I imagine the major sports game players are working on this.
https://github.com/pncnmnp/xpong/blob/main/main.py#L289:
"- **Shot Angles:** Derive each shot's angle from the (vx, vy) vector:\n"
" • Steep angles (>45°) become daring corner lobs or sharp cross-courts.\n"
" • Moderate angles (15°-45°) look like graceful arcs that test court coverage.\n"
" • Shallow angles (<15°) play out as direct, flat drives down the line.\n"
Didn't find where the balls motion is communicated to the LLM.It does need some pointless anecdotes about past statistics, history of the game, training regimes, new managers and so on!
Hah, my next startup is an AI-Assist Pick-Up Artist. But that's the "Lamborghini-desiring Crypto-Bro" package that's 49.95 USD/month, the entry level feature would encourage you to go to the gym and eat your vegetables.
AI voices talking to you... now the hallucinations are actually in your head!
Seriously though, the entire graphics display is much more hi res than the original, and it’s not trying to emulate the original resolution. So one slightly more serious way to answer the question is, all the graphics are higher resolution, it’s just that you notice it more when it comes to the ball.
If you're jokingly imitating filler from bad commentary I understand but I think I'd like more play by play and less color, but of course pong has a limited amount of inputs to work with for that commentary.
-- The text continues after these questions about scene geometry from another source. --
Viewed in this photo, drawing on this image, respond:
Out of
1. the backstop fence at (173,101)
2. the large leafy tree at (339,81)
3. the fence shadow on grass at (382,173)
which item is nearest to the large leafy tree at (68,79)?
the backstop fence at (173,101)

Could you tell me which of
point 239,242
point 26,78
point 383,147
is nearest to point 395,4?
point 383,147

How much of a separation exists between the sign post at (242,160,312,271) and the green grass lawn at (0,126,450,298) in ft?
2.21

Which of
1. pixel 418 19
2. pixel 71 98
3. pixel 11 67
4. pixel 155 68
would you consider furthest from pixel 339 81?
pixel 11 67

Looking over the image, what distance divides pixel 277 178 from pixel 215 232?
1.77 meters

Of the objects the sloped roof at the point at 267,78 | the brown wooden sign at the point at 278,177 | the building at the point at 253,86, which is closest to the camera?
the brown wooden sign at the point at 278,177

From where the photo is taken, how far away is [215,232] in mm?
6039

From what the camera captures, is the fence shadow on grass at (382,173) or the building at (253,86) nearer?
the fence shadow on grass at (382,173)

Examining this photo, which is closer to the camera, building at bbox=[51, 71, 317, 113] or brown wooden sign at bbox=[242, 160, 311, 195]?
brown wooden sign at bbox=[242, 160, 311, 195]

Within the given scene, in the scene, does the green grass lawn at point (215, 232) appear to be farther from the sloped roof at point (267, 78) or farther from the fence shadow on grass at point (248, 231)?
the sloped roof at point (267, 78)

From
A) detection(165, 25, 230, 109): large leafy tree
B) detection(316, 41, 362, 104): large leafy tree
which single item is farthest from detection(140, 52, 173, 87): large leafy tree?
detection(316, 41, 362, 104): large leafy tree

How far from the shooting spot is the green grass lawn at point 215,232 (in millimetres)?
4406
One thing that could very well work for the latency issue some commenters post is to just send the events and receive commentary outside of the rendering and playback so that it, within some max delay, can look more immediate and in sync.
Very fun idea. Hope to see it with more complex things with more inputs.
Commentator 2 (Marsha “Two Coats” Hernandez): Greg, I still remember the way you wept in aisle 7. But let’s talk about today’s masterpiece—Disney Princess Pink, the shade officially inspired by the collective inner glow of Aurora, Cinderella, and, dare I say, Ariel's clam-bikini energy.
Greg: Absolutely, Marsha. And look at that glorious semi-damp sheen—like a freshly glazed donut at sunrise. It’s got a dreamy undertone of "your niece’s birthday party at 10 a.m. with a bouncy castle and too much Capri Sun."
Marsha: Oh-ho, what’s this? Is that… yes, I think the lower left quadrant is beginning to matte. Ladies and gentlemen, we may be witnessing the first signs of Stage 3: The Settling of the Pigment.
Greg (choked up): My god… I haven’t seen a transition like this since Elsa’s Let It Go phase. Remember that? How she emotionally dried her entire personality over a solo in under three minutes? Iconic.
Marsha: Speaking of queens, this paint owes everything to Belle’s bedroom in the lost “Live Laugh Library” deleted scene. That’s the shade they were going to use until someone spilled tea on the concept art. Literally. It was Chip. That kid is a menace.
Greg: I’m sorry but—hold on—this is huge. That patch near the window just tightened. We are witnessing micro-shrinkage. It’s subtle, it’s refined, it’s got the attitude of Mulan at a dim sum buffet. She came hungry, and this paint came to DRY.
Marsha: Greg, if this drying pace keeps up, we’re on track for a Suburban First-Timer Finish Time. I haven’t seen Disney Pink behave like this since the infamous 2017 "Frozen Themed Daycare Hallway Incident." They had to repaint in Tiana Teal—the shame.
Greg: And oh! There it is! That final middle patch—she’s going matte, folks. This wall is becoming a canvas of completion, a poetic stillness in a chaotic world. I feel like I just watched Cinderella get her slipper and a Roth IRA.
Marsha (tearfully): This… is why I do this job. For moments like this. For the shimmerless silence. For the slow, glorious commitment to finality.
Greg: And so we leave you, dear viewers, staring into a flat, fully-dry future. The room has changed… and so have we.
According to Google, you’re only the second person in recorded human history to use these two words together.
> Marsha (tearfully): This… is why I do this job. For moments like this. For the shimmerless silence. For the slow, glorious commitment to finality.
> Greg: And so we leave you, dear viewers, staring into a flat, fully-dry future. The room has changed… and so have we.
I’m getting major Broomshakalaka vibes in the best possible way.